Adding to the surprises ..

  • October was revised to a surplus of $193m, from a deficit of $302mn, and November was revised to a surplus of $36mn, from a deficit of $628mn.

Imports were the main source of surprise in December

  • spiking 6.0%, $1.9bn in the month of December
  • The spike was relatively broadly based, consumption goods +4.9%, capital goods +5.9%, intermediate (ex fuel) +5.1%, while fuel and gold together rose by $0.7bn
  • Most likely there has been some clustering of import arrivals around the turn of the year, which points to a correction in January.
  • Around this time last year, imports also jumped, up 4% in January, with a subsequent 4.7% drop in February

Exports increased, but by less than anticipated

  • Iron ore, coal and LNG all improved on a combination of higher prices and increased volumes, but there were partial offsets from rural goods, services and metals

Turning to the December quarter, the monthly trade figures report a deterioration in the trade balance from a $2.3bn surplus in Q3 to a $1.1bn deficit in Q4. However, the ABS advise that using quarterly seasonal factors, the deterioration is less pronounced, with a Q3 surplus of $1.95bn and a Q4 deficit of $0.6bn.

  • The terms of trade was likely broadly flat in the quarter, in our view.
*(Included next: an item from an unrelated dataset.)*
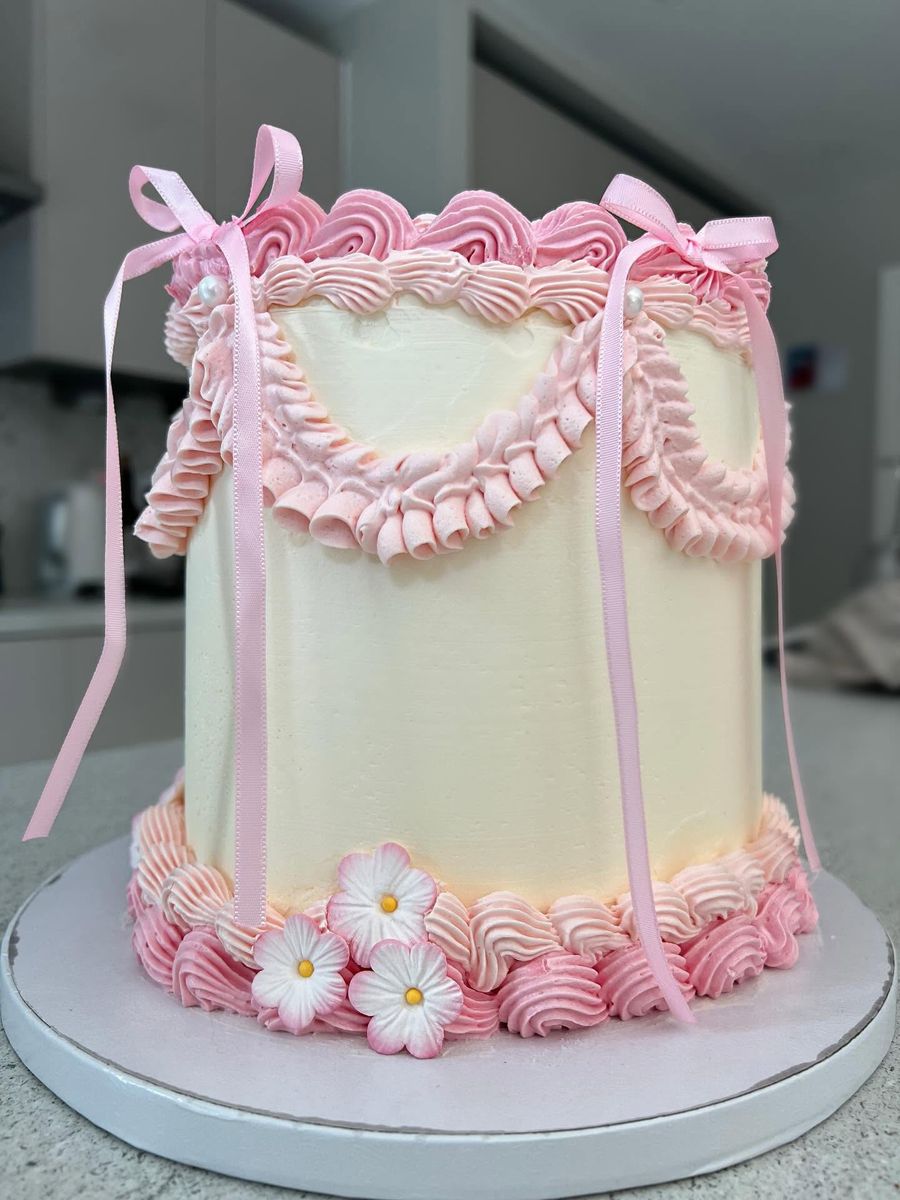 Pink vintage cake by Just In Cakes Co. Hand piped vintage frills with pink ribbon bows.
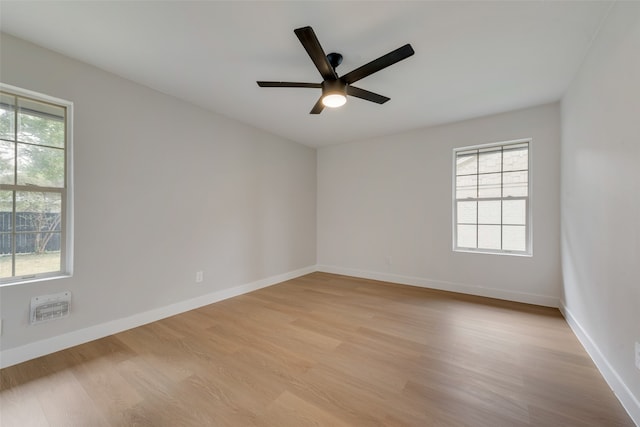 spare room with ceiling fan and light hardwood / wood-style flooring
That implies that real net exports will be a drag on growth in Q4.
  • Our initial figuring estimates that real net exports will subtract around 0.5ppts from Q4 GDP, exceeding our earlier expectation of 0.3ppts.
  • Import volumes are expanding to meet rising domestic demand, while the uptrend in export shipments was punctuated by a dip in Q4, with a decline in export volumes appearing to be relatively broadly based across resources, services and rural goods.
  • The uptrend in export volumes is likely to resume in early 2018.